They’re not even a real state anyway
11
Seattle has always been a town where something changed everything

The Prostitutes!

The Railroad!

The Great Fire!

The Gold Rush!

The War!

The Depression!

The War!

The Jet Age!

The World's Fair!

The Boeing Bust!

The Californians!

Microsoft!

Starbucks!

The Dot Com Era!

Amazon!

What will be next?
12
Seattle is the White Mans Paradise.
Native Americans
African Americans
and every other non white group has always been systmaticaly left out.
The CD whites wanted back long ago and systematicaly made it so through banking practices so that African Americans could not improve thier community. Its really sad to see during lunch time a sea of white ham hocks from the tech industry in Allentown who really tghink they are there because they worked for it? One question why does more diversity threatan so many white MEN?
PEOPLE OF COLOR, ALL WOMEN, LGBT, ALL NEED TO REALLY START CALLING OUT THIS BLATANT SEGREGATION THAT HAS GONE ON FAR TO LONG. The current herd of BROS is just getting really stale.
13
@12 The CD was red-lined, yes. But the reality was that blacks owned homes here at a higher rate than almost anywhere else. And black businesses thrived. Today however this is no longer the case.
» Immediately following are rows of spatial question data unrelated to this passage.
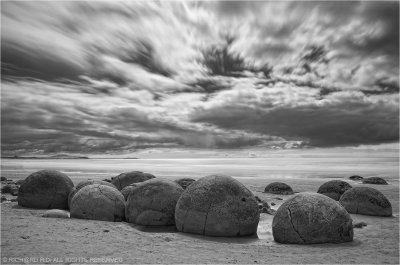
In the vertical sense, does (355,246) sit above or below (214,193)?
below

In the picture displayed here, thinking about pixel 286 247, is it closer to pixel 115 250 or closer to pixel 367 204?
pixel 115 250

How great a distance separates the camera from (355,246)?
27.4 ft

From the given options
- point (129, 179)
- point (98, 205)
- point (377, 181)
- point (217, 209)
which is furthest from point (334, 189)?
point (377, 181)

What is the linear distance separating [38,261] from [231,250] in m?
4.10

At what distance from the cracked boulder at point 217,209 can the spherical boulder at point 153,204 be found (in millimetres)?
795

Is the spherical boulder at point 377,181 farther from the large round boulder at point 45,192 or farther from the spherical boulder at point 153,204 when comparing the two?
the large round boulder at point 45,192

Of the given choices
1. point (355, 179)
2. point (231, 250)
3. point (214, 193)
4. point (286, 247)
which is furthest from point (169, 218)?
point (355, 179)

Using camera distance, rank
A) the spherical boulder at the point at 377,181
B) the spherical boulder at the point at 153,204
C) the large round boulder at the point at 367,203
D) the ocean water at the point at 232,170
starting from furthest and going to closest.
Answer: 1. the ocean water at the point at 232,170
2. the spherical boulder at the point at 377,181
3. the large round boulder at the point at 367,203
4. the spherical boulder at the point at 153,204

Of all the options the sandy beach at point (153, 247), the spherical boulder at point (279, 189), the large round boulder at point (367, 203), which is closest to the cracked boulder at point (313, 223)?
the sandy beach at point (153, 247)

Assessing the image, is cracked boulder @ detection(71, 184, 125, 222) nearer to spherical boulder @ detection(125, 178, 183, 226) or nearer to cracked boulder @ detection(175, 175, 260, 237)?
spherical boulder @ detection(125, 178, 183, 226)

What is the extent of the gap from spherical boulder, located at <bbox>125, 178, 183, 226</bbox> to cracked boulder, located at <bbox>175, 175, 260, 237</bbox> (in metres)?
0.80

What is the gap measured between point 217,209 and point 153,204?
2.42 m

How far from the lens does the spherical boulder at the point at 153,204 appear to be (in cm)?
1030

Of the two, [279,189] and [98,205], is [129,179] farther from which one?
[279,189]
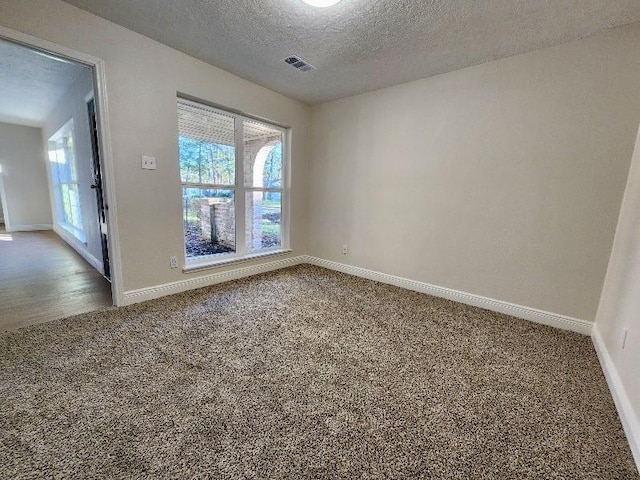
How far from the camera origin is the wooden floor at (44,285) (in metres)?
2.27

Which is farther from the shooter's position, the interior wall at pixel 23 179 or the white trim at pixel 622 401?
the interior wall at pixel 23 179

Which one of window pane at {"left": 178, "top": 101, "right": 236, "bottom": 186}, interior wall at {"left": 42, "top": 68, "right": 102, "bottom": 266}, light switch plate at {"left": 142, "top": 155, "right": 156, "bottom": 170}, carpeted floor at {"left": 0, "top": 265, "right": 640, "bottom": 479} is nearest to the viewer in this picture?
carpeted floor at {"left": 0, "top": 265, "right": 640, "bottom": 479}

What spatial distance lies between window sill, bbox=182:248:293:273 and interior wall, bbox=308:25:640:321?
1.19m

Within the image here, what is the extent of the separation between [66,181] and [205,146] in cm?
398

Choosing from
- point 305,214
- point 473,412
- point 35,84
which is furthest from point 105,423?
point 35,84

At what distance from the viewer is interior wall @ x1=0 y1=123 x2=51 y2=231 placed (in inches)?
227

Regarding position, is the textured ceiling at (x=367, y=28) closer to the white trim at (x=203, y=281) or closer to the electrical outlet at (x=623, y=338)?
the electrical outlet at (x=623, y=338)

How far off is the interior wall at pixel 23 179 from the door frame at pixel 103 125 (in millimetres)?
6102

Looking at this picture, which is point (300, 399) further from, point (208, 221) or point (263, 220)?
point (263, 220)

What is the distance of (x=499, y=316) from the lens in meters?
2.46

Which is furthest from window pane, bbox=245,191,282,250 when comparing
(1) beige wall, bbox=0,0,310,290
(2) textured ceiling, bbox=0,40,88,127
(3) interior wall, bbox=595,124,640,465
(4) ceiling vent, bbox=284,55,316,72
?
(3) interior wall, bbox=595,124,640,465

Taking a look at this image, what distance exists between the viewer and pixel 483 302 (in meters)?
2.63

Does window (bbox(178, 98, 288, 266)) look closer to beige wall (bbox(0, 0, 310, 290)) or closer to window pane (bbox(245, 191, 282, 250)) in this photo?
window pane (bbox(245, 191, 282, 250))

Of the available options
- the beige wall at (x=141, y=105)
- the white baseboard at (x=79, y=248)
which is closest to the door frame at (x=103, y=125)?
the beige wall at (x=141, y=105)
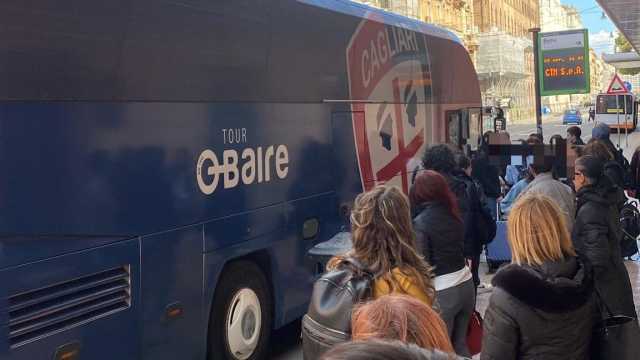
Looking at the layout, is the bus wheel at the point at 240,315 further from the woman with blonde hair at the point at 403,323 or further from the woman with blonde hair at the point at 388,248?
the woman with blonde hair at the point at 403,323

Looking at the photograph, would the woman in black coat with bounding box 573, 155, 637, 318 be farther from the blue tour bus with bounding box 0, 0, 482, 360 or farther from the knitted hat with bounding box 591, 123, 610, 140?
the knitted hat with bounding box 591, 123, 610, 140

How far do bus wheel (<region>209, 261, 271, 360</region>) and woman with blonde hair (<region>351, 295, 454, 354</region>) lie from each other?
421 cm

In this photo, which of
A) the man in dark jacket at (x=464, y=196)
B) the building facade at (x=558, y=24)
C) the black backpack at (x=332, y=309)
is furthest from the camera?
the building facade at (x=558, y=24)

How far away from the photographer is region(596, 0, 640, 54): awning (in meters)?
15.6

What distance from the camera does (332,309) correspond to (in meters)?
2.91

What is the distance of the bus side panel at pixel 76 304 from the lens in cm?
408

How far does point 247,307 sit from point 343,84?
2.83m

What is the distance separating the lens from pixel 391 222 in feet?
11.2

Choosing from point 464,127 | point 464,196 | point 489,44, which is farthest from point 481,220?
point 489,44

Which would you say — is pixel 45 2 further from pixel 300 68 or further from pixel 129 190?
pixel 300 68

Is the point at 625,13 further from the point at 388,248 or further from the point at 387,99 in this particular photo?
the point at 388,248


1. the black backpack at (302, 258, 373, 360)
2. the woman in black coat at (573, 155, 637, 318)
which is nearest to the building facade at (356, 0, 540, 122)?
the woman in black coat at (573, 155, 637, 318)

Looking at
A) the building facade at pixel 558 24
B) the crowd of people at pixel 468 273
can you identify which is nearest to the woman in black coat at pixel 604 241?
the crowd of people at pixel 468 273

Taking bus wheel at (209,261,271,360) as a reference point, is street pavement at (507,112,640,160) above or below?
above
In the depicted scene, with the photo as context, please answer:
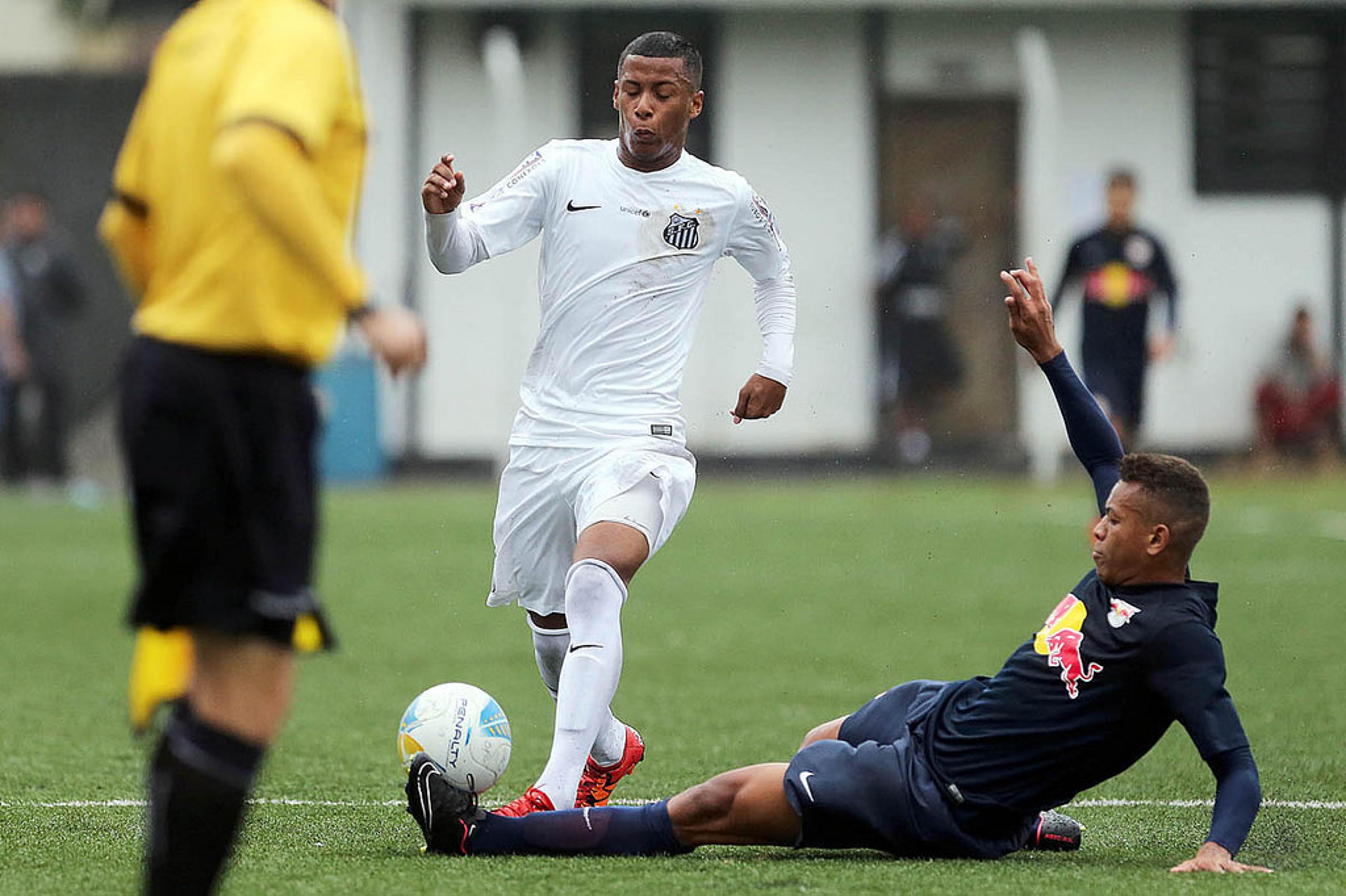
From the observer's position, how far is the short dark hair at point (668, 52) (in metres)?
5.55

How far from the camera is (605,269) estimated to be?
5.62m

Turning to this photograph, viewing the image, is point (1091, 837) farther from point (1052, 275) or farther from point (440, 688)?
point (1052, 275)

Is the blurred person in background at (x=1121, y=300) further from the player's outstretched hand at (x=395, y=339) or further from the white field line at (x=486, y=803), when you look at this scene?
the player's outstretched hand at (x=395, y=339)

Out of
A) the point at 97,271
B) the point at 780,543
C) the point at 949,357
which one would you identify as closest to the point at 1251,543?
the point at 780,543


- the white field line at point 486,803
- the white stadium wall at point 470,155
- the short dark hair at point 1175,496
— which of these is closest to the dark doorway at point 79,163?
the white stadium wall at point 470,155

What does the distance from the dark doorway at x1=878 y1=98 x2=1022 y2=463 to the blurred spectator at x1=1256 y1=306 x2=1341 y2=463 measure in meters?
2.42

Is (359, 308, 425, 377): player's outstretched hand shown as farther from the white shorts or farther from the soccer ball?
the white shorts

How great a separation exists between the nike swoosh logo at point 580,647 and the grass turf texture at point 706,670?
1.91 ft

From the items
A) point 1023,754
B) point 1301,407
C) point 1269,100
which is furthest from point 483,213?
point 1269,100

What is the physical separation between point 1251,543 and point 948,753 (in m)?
9.59

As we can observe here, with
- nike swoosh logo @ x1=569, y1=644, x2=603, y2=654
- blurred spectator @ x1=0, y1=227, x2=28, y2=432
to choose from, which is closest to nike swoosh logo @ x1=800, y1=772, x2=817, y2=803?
nike swoosh logo @ x1=569, y1=644, x2=603, y2=654

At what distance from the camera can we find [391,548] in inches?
541

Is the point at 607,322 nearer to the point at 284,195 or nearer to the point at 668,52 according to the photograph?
the point at 668,52

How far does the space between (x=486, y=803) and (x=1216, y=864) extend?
2.03 m
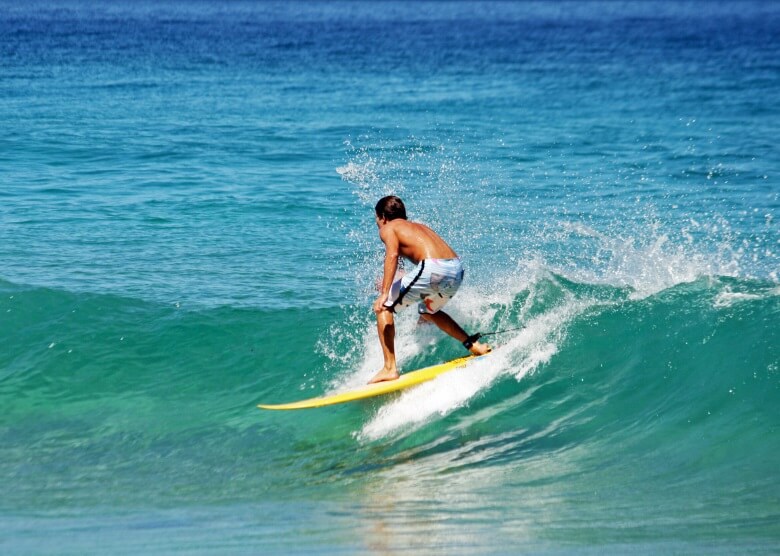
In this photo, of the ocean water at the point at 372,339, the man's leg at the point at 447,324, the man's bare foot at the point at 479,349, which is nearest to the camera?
the ocean water at the point at 372,339

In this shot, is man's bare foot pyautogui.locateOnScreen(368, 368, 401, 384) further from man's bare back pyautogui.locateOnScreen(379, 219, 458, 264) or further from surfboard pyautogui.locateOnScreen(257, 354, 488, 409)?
man's bare back pyautogui.locateOnScreen(379, 219, 458, 264)

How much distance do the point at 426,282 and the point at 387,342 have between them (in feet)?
1.92

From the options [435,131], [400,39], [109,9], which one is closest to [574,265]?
[435,131]

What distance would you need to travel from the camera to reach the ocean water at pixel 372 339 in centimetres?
680

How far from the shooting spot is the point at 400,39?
5053cm

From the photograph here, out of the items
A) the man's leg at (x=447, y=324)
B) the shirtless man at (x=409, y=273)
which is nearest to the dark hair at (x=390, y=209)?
the shirtless man at (x=409, y=273)

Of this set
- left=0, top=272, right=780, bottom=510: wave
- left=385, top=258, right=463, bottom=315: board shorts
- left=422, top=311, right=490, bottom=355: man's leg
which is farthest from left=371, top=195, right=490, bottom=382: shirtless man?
left=0, top=272, right=780, bottom=510: wave

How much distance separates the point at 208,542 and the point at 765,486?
3.89 m

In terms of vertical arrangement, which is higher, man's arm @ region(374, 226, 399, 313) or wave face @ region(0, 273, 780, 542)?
man's arm @ region(374, 226, 399, 313)

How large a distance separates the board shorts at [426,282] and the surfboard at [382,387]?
1.97 ft

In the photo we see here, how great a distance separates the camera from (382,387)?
8.39 meters

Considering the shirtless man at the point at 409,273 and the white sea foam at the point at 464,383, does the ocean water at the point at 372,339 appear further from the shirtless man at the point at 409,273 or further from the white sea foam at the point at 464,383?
the shirtless man at the point at 409,273

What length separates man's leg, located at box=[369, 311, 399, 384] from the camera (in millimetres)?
8422

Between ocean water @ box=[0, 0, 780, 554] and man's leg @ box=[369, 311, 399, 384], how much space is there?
0.31 meters
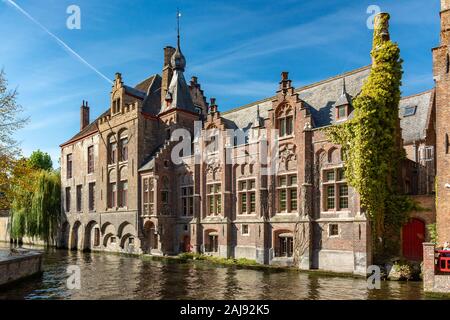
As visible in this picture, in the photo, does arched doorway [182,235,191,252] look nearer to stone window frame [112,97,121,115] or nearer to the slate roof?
the slate roof

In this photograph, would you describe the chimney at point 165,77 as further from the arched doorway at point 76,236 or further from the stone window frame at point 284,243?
the stone window frame at point 284,243

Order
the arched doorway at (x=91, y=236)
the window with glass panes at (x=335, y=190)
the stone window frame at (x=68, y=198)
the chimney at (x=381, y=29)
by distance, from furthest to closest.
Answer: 1. the stone window frame at (x=68, y=198)
2. the arched doorway at (x=91, y=236)
3. the window with glass panes at (x=335, y=190)
4. the chimney at (x=381, y=29)

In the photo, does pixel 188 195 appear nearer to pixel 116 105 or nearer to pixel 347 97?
pixel 116 105

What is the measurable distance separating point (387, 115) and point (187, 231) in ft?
57.5

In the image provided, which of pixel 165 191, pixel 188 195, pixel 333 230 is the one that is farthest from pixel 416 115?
pixel 165 191

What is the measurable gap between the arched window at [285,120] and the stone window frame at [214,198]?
6.73 m

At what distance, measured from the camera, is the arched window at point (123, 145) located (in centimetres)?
3614

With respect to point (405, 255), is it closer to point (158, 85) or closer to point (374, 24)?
point (374, 24)

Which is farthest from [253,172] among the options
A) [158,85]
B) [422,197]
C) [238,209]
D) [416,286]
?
[158,85]

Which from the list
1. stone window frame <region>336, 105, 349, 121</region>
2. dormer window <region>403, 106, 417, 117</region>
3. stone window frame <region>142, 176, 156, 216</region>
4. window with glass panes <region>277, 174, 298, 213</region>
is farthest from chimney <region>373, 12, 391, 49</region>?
stone window frame <region>142, 176, 156, 216</region>

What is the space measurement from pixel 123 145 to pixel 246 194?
1512 centimetres

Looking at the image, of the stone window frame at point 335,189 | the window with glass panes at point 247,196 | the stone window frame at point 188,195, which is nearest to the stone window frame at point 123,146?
the stone window frame at point 188,195

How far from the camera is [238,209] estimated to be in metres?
27.4

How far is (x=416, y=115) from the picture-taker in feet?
86.6
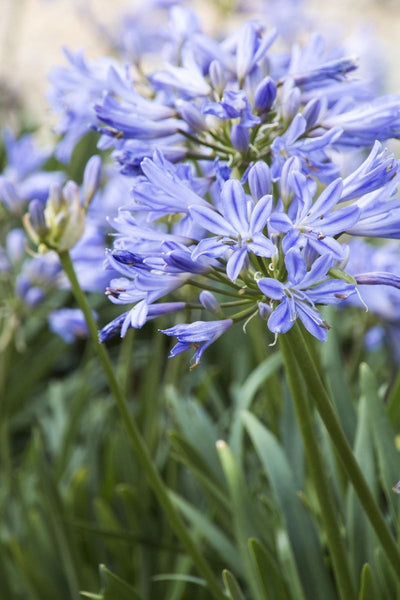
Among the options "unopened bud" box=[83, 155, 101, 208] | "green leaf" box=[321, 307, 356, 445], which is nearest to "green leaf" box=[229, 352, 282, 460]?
"green leaf" box=[321, 307, 356, 445]

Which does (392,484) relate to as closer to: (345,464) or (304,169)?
(345,464)

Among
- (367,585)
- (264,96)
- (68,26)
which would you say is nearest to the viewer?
(264,96)

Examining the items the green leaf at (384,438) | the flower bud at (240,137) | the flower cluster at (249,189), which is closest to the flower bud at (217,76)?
the flower cluster at (249,189)

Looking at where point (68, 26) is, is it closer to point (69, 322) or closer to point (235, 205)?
point (69, 322)

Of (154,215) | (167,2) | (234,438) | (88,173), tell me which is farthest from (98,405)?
(167,2)

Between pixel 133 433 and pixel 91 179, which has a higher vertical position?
pixel 91 179

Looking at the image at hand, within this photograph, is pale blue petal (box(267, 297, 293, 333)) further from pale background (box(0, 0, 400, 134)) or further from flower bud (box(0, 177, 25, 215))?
pale background (box(0, 0, 400, 134))

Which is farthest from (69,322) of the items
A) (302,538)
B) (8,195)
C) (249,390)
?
(302,538)
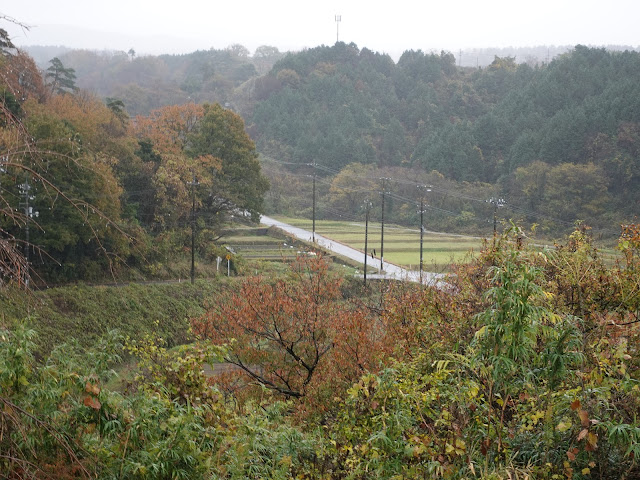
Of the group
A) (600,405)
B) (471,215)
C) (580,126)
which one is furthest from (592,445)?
(580,126)

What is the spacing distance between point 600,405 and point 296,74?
7065 cm

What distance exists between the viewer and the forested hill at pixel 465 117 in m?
42.0

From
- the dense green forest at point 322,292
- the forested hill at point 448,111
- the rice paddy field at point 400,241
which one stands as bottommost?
the rice paddy field at point 400,241

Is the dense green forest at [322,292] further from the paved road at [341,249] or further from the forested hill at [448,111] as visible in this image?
the paved road at [341,249]

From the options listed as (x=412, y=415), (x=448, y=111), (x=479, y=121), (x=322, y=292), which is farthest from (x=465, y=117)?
(x=412, y=415)

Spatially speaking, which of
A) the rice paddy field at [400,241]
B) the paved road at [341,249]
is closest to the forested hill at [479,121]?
the rice paddy field at [400,241]

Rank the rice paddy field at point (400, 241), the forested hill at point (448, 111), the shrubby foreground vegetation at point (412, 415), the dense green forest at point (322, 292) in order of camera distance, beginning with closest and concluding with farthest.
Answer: the shrubby foreground vegetation at point (412, 415)
the dense green forest at point (322, 292)
the rice paddy field at point (400, 241)
the forested hill at point (448, 111)

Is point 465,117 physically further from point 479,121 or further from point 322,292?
point 322,292

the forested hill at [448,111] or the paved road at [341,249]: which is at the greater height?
the forested hill at [448,111]

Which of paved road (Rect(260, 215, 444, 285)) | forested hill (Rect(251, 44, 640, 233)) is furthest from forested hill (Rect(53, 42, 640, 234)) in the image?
paved road (Rect(260, 215, 444, 285))

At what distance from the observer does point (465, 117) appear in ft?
211

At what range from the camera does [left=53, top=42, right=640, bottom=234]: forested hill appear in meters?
42.0

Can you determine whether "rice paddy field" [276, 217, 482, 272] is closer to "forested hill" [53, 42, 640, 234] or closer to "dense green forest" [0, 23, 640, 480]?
"dense green forest" [0, 23, 640, 480]

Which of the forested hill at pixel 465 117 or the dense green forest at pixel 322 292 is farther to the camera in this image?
the forested hill at pixel 465 117
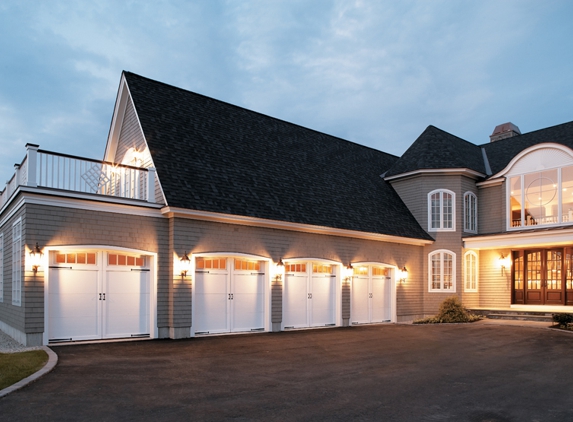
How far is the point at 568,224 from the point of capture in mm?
18984

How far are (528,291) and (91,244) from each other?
17.0m

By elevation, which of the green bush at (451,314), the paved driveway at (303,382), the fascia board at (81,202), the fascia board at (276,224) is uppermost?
the fascia board at (81,202)

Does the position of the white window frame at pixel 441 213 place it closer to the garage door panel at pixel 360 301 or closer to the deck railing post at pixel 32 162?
the garage door panel at pixel 360 301

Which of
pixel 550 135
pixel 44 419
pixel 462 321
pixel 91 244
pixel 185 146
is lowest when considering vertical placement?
pixel 462 321

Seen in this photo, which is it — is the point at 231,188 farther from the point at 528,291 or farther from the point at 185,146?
the point at 528,291

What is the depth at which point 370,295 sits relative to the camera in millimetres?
19453

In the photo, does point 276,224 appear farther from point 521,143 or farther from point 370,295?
point 521,143

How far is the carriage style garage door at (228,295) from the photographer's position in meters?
14.5

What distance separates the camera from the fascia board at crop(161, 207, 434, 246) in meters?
13.9

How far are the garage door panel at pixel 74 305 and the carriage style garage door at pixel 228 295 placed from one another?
277cm

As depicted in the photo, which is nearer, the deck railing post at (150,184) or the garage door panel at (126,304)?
the garage door panel at (126,304)

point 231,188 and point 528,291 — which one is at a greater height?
point 231,188

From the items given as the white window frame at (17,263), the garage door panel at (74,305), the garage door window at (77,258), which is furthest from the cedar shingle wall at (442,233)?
the white window frame at (17,263)

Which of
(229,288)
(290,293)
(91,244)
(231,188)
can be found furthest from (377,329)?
(91,244)
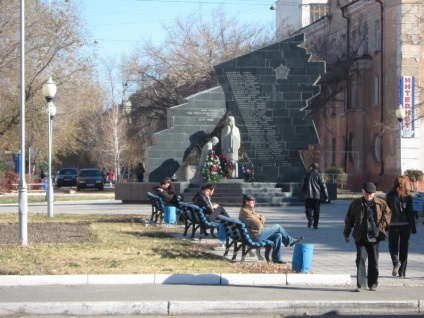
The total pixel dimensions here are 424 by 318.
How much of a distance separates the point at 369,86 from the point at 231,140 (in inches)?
765

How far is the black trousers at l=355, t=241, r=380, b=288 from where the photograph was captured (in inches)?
469

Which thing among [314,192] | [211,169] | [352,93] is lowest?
[314,192]

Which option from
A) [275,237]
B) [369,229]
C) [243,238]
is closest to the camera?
[369,229]

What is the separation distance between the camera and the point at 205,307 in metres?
10.8

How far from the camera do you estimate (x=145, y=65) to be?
5009 centimetres

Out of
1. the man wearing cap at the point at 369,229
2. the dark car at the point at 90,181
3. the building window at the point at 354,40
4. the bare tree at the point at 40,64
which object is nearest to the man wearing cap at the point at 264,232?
the man wearing cap at the point at 369,229

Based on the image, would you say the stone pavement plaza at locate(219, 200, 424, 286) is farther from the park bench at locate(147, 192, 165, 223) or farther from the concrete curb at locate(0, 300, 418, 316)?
the park bench at locate(147, 192, 165, 223)

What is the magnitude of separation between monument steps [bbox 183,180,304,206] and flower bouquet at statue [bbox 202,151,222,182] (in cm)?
47

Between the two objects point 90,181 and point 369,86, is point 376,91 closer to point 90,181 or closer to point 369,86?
point 369,86

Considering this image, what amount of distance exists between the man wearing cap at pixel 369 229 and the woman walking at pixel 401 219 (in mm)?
1264

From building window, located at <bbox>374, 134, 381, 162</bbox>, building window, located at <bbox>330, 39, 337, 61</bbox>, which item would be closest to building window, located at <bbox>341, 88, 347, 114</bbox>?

Gentrification of the community (partially driven by rezoning which began decades ago) had begun in earnest in the 90's and continues precipitously today as the land is more valuable with higher density housing that caters more to the needs of tech bros and the developers producing it than the community that took hold here and thrived for the better part of the last half of the 20th century.